Monday, March 28, 2011

Sleeping Under a Malaria Net in The Nuru International Staff House in Kuria Kenya

Again, I find myself with many stories to tell, but this one I'll keep short and simple. I just woke up after my sixth night sleeping in a different location. (my bed, my couch, an airplane, Nairobi, Border Point Hotel, and now the Nuru staff house). Each night since arriving in Africa, I've been finding myself more and more adjusted. Here in Kuria, it is the rainy season, and there have been some epic storms. Yesterday evening I sat on the front porch of the staff house and watched an amazing storm roll in, and for two nights in a row, I fell asleep to the sound of heavy rain on a tin roof along with thunder rolls I haven't heard in the states for a long time.

Sitting on the porch reminded me of times in my childhood when huge storms would roll in, and all of us who lived on 15th Street would watch as our street flooded. Sometimes people would play in the floods or step under their gutters with shampoo and take a 'natural' shower. Those are some bright and vivid memories of growing up, and now I'm making new memories while not forgetting the old.

Last night I slept in a bed undera bed net for the third night in a row. The first night I had a little trouble with my net, but I had no doubt it offered me protection. I could hear Mosquitos flying on just the other side of it, but I was safe and protected from their malaria transmitting bites. (but, I've always attracted Mosquitos, so I haven't been completely unbitten, but the nets offer a significant protection.

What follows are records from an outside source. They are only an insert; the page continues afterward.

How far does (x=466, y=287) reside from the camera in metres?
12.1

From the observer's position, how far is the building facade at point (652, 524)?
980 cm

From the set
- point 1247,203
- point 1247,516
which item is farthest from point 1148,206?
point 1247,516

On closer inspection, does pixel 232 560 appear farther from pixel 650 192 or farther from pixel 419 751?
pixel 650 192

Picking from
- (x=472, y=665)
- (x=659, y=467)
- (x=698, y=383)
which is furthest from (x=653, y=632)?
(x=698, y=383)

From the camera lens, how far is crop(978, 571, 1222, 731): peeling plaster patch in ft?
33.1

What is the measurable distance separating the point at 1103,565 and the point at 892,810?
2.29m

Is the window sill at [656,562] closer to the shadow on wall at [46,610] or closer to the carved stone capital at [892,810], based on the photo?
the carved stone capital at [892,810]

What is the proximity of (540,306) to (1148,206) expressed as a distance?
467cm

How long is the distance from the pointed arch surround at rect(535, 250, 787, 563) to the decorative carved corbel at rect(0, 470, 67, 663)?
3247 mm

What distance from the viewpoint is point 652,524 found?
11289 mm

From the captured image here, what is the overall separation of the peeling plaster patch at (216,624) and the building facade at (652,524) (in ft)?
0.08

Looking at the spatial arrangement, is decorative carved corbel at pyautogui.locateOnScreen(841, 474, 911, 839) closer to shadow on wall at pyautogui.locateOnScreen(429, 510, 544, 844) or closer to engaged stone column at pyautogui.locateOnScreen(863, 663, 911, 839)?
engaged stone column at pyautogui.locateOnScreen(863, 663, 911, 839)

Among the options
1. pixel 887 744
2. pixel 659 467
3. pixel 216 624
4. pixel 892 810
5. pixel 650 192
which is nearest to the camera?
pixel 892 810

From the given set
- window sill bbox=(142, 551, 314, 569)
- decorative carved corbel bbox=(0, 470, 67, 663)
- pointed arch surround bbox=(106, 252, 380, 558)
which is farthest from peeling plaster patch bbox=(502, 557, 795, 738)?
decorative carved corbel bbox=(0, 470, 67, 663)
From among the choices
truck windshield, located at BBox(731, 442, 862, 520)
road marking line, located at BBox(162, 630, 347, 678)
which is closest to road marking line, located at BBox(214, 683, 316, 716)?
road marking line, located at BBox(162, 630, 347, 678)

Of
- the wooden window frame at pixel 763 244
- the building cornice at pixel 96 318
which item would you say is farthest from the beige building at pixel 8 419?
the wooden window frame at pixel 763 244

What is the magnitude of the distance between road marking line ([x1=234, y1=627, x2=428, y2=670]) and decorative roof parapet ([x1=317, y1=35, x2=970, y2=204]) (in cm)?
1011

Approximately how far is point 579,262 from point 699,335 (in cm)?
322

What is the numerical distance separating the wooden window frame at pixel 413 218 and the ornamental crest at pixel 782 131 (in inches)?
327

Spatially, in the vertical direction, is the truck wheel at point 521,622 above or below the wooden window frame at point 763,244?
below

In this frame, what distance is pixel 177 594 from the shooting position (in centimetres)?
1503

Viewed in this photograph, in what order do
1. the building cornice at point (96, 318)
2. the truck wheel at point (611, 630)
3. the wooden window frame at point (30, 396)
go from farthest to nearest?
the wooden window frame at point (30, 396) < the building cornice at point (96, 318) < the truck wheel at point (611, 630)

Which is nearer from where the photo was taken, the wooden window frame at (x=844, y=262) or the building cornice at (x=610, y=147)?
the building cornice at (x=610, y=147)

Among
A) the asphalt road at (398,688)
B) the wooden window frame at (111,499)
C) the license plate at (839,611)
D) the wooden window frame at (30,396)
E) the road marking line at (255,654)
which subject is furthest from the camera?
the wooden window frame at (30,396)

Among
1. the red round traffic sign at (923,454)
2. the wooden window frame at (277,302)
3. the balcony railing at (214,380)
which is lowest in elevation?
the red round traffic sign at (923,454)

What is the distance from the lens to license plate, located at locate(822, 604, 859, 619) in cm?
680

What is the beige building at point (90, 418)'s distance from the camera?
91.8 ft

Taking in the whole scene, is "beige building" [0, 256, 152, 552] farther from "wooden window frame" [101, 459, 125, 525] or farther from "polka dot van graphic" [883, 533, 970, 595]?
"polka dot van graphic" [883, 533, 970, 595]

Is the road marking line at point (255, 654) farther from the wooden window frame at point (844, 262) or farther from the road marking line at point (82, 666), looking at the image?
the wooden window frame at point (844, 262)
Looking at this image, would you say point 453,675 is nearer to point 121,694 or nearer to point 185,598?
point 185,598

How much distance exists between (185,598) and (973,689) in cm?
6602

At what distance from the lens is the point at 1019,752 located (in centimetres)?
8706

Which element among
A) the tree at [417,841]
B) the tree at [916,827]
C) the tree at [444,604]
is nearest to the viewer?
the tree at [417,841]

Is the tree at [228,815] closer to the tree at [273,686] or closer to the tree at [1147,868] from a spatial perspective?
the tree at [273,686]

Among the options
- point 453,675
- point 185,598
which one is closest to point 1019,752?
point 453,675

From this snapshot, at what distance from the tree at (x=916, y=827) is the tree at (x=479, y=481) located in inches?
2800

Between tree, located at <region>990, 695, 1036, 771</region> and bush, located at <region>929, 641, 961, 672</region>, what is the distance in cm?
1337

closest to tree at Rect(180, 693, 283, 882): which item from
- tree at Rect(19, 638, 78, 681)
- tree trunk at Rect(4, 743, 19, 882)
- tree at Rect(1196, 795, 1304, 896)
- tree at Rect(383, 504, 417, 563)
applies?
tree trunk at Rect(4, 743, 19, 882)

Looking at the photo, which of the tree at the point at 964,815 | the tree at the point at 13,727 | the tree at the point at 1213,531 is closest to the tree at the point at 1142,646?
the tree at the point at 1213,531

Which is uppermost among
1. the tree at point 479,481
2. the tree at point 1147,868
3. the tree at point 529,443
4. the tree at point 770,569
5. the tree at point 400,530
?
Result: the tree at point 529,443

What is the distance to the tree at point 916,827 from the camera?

Looking at my bed, I sort of reflected on the fact that to some it probably looks like a canopy bed, but the purpose of this bed is not aesthetics as much as survival. Nearly one million people die each year from malaria. Most of them are under the age of five. Can you imagine it? Death from a mosquito bite? The way I got bit as a child, I would have been part of that statistic, had I lived in a different part of the world.

Here in Kuria though, this is all changing. The community is learning about malaria prevention, and local health care workers are taking life saving tools like bed nets into the community where they are sold for a reasonable price and where people can undergo proper training on how to use them. Without training and education, these nets become soccer balls, curtains, and wedding dresses because people just don't know how to use them.

That's one of the amazing things about Nuru's work here. It's all locally led, being built to be both financially self-saustainable and scalable to neighboring communities. In just two a very short time, Nuru has grown from impacting a few families to over 10,000 people. And it's not just malaria prevention and bed nets. It's food production, economic development, education, and clean water too.

Each night as I go to sleep, I give thanks for my bed net. I give thanks for the healthcare interventions that I have taken for granted for most of my life, and I think about how life is changing for these beautiful people in Kuria Kenya.

May we, as we lie down, and as we wake up, be thankful for the life and the opportunities we have been given, and may we each consider ways that we can use the lives we've been given to be ambassadors of hope to our global neighbors.